I heard it once said, that like Moses who had to go back to Egypt to the place where he sinned and killed a man we too must go back to the place it began; that is our redemptive place.
Wow!
Redeemed... What does that mean? Two definitions I found, one is my favorite but if you look carefully at them I wonder if it's happenstance that one precedes two?
noun
1. an act of redeeming or atoning for a fault or mistake, or thestate of being redeemed.
2. deliverance; rescue.
It seems to me that you cannot get to the second without the first, at least according to my belief. I for one am so thankful for that rescue, that great rescue.
I am up late tonight preparing my household for a trip, my children will go one way this weekend and it will go another while my dear husband supports all of our dreams over the night shift. Laundry, dishes... Toothbrushes... Pack the suit cases, theirs first of course - the blankie and the snuggle toys. Settling in this late at night or rather the wee hours of the morning I am caught reflecting on this redemptive trip... Going to see my friend in Utah where my ankle broke and I had to cut out time short...
Redemptive places made me think about Moses and the redeeming plan God had in mind for him but first he had to go back to Egypt.
My redemption story will not be posted online. I am not ashamed of it, rather it's not where I want my children reading it. There is value in my story and while I wish it was different and maybe made 20 or so different choices than I did - it's still all lessons learned that I for one, hope my daughter in particular, can learn from.
I can say for certain I am not the same person I used to be... Or for that matter, I am not the same person I was last year. His words reflect on my heart and sink into my being so much so that I want more. I want more of Christ in everything I do.
I still fail daily. I fail with my husband, with the way I speak to him. I am not careful with my words and rather than build him up, I get into the habit of tearing him down. I fail with my kids, so frustrated in certain behaviors that drive me crazy I fail some days to tell them how thankful I am for all the wonderful things they do... I fail at forgiveness when I have been wronged... But I digress.
This week I have wrestled internally, I have wondered aloud. This week I have sought council from the left and from the right but staying focused above was difficult.
Have you ever been so conflicted that your own process turns you inside out? That any step forward is halted... Halted because you cannot make up your mind? Well that was me.
Bread crumbs were left for me though.
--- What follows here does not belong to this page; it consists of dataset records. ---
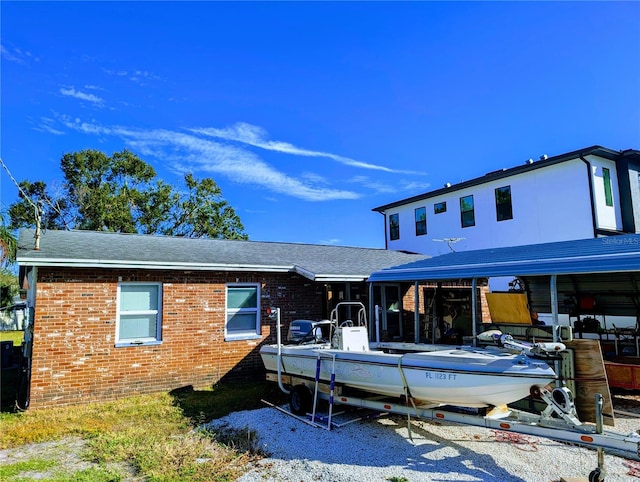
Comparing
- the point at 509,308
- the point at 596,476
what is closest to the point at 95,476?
the point at 596,476

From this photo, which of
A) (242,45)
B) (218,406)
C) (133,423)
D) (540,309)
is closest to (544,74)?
(540,309)

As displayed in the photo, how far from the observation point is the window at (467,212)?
21.1m

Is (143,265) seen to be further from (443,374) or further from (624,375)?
(624,375)

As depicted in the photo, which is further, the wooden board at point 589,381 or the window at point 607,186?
the window at point 607,186

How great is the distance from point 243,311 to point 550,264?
6878 mm

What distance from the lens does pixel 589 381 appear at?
4953mm

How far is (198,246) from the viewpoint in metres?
11.5

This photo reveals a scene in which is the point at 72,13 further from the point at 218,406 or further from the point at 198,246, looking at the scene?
the point at 218,406

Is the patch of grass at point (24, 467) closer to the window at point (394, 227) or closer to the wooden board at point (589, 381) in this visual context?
the wooden board at point (589, 381)

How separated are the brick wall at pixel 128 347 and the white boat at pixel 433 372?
3.23 meters

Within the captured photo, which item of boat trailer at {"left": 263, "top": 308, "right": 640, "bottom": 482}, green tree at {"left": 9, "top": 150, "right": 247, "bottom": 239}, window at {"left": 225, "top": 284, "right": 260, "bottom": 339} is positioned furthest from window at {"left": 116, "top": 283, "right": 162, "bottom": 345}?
green tree at {"left": 9, "top": 150, "right": 247, "bottom": 239}

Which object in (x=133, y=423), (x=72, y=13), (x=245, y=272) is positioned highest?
(x=72, y=13)

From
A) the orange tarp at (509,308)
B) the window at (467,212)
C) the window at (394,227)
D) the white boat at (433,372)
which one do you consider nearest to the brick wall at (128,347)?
the white boat at (433,372)

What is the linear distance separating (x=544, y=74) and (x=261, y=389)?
9902mm
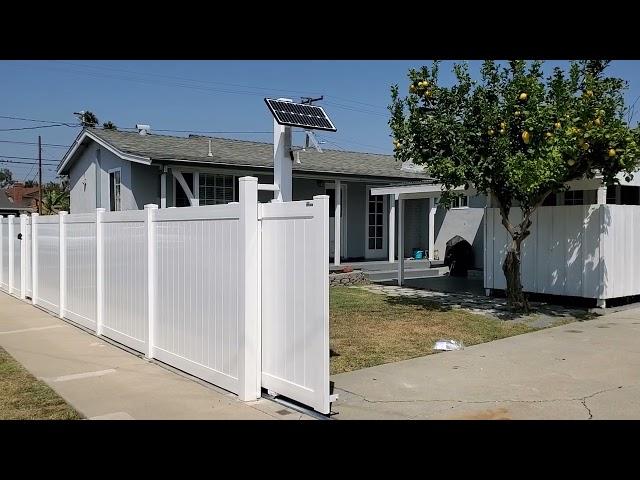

God, for sure saw my struggle and as I read in scripture this week, as I prayed and recorded my thoughts I found his word.
Build on the rock.
"Therefore whoever hears these sayings of Mine, and does them, I will liken him to a wiseman who built his house on a rock; "and the rain descended, the floods came, and the winds blew and beat on the house and it did not fall, for it was founded on the rock." Matthew 7:28
I want to be built on the rock... I want to be solidly in a place where my question goes straight to Him. I want to realize the person He made me to be through my past is good and worthy to be used. I want to love on others, without question because scripture tells me that God knows my heart, He knows me so intimately and He is there to walk beside me. Easy things to say this side of my week.
There is another half to that Matthew verse... The one not on solid ground.
"But everyone who hears these sayings of Mine, and does not do them, will be like a foolish man who built his house on the sand: "and the rain descended, the floods came and the winds beat on the house; and it fell. And it was a great fall. Matthew 26-27
The words... It was a great fall... Mentally I see this house on shaky ground, sliding... And it fell, in my mind - so final and it was a great fall - painful. Apart from the good solid ground of Jesus. Breaks my heart.
Nope! This girl... As broken and afraid as I have been at times. As angry and ugly as I can get some days... This girl seeks forgiveness daily. I think about the stepping stones of my faith which have lead me to where I am now and I am so grateful for God's great love for me. I am thankful I am not the girl I used to be and I am humbled that He contiues to shake from me that which does not belong in me.
This girl has gone back to her redemptive place and made peace with who I used to be. I have reconciled to myself that all the things I have done and have been through turn me into a story which will help someone, someday. I can only work everyday to point myself to the foot of the cross and wait on Him.
My prayer tonight my dear friends is this...
Dear Heavenly Father,
I thank you for for this day! I thank you for the beauty around me, for all the wonderful things you have made. I thank you for your redemptive love, that you look at me everyday as a daughter you love. I am thankful you shake out of me that which does not belong. I pray Lord that you help me refocus my mind daily, hourly, by the minute to be a girl who chases hard after you. I want others to know there is nothing wrong with who they were before you... Because your death on the cross, your resurrection three days later was for and covered all our sin.. Covers those mistakes we made... Not because of ourselves but our grace alone. I pray tonight to become more like you Lord. All of these things I ask in your Sons Holy name. Amen.